Environment Variable

Build

Name Value Function
GGML_SYCL ON (mandatory) Enable build with SYCL code path.
FP32 path - recommended for better perforemance than FP16 on quantized model
GGML_SYCL_TARGET INTEL (default) | NVIDIA | AMD Set the SYCL target device type.
GGML_SYCL_F16 OFF (default) |ON (optional) Enable FP16 build with SYCL code path.
CMAKE_C_COMPILER icx (Linux), icx/cl (Windows) Set icx compiler for SYCL code path.
CMAKE_CXX_COMPILER icpx (Linux), icx (Windows) Set icpx/icx compiler for SYCL code path.

Runtime

Name Value Function
GGML_SYCL_DEBUG 0 (default) or 1 Enable log function by macro: GGML_SYCL_DEBUG
ZES_ENABLE_SYSMAN 0 (default) or 1 Support to get free memory of GPU by sycl::aspect::ext_intel_free_memory.

**EXERCISE A:** Render the entries as a Markdown table with the columns "No." and "Line." Include the lines from the one containing "occurrence of persons." through the end of the entries, number each row, and leave out blank lines.

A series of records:
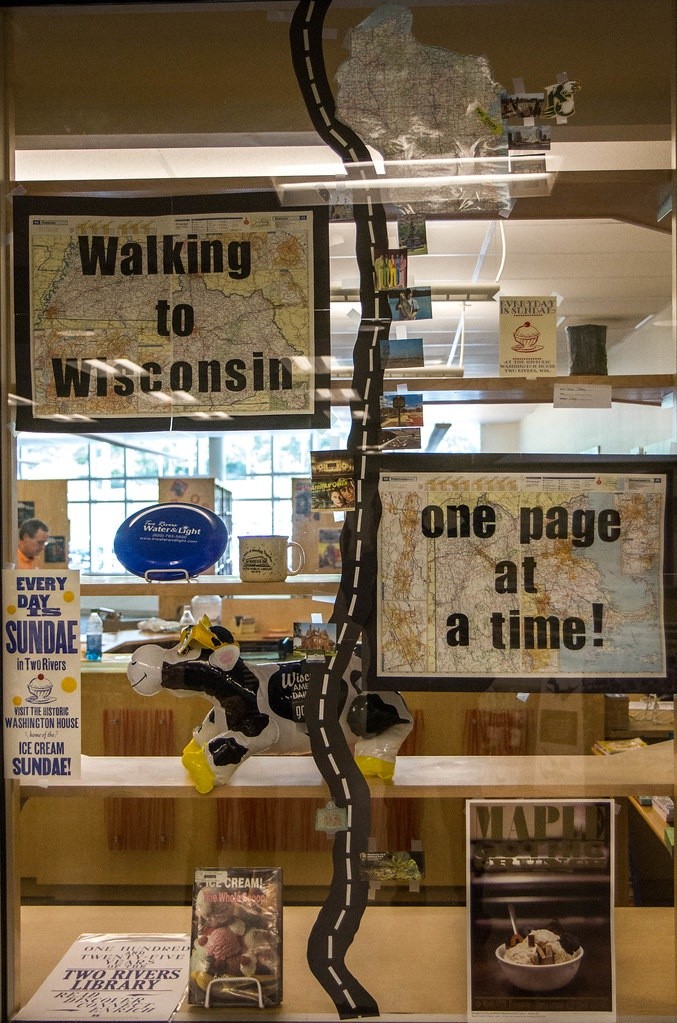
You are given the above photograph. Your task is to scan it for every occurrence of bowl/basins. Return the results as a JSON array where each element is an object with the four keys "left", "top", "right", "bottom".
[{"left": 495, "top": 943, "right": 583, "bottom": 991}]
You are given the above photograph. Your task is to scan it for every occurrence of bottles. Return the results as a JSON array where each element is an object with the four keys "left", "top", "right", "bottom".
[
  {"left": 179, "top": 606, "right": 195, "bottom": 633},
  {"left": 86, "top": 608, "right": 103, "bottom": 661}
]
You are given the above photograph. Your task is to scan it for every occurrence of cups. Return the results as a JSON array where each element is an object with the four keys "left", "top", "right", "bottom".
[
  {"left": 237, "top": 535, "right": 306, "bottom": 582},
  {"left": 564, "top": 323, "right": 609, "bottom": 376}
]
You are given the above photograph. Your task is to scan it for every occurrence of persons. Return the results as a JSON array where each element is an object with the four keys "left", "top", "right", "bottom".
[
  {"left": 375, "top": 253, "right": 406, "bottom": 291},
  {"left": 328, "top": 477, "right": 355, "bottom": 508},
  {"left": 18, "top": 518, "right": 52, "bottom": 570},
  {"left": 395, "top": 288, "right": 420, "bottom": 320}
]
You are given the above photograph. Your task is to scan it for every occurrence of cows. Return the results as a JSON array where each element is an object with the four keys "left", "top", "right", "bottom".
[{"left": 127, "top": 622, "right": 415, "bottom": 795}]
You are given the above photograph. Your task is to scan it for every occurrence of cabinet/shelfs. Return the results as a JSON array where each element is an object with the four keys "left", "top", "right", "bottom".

**EXERCISE B:** In the text on SYCL environment variables, what is the default value of GGML_SYCL_TARGET?

**RESPONSE A:**
| No. | Line |
|---|---|
| 1 | You are given the above photograph. Your task is to scan it for every occurrence of persons. Return the results as a JSON array where each element is an object with the four keys "left", "top", "right", "bottom". |
| 2 | [ |
| 3 |   {"left": 375, "top": 253, "right": 406, "bottom": 291}, |
| 4 |   {"left": 328, "top": 477, "right": 355, "bottom": 508}, |
| 5 |   {"left": 18, "top": 518, "right": 52, "bottom": 570}, |
| 6 |   {"left": 395, "top": 288, "right": 420, "bottom": 320} |
| 7 | ] |
| 8 | You are given the above photograph. Your task is to scan it for every occurrence of cows. Return the results as a JSON array where each element is an object with the four keys "left", "top", "right", "bottom". |
| 9 | [{"left": 127, "top": 622, "right": 415, "bottom": 795}] |
| 10 | You are given the above photograph. Your task is to scan it for every occurrence of cabinet/shelfs. Return the results as a JSON array where each element is an object with the four keys "left", "top", "right", "bottom". |

**RESPONSE B:** INTEL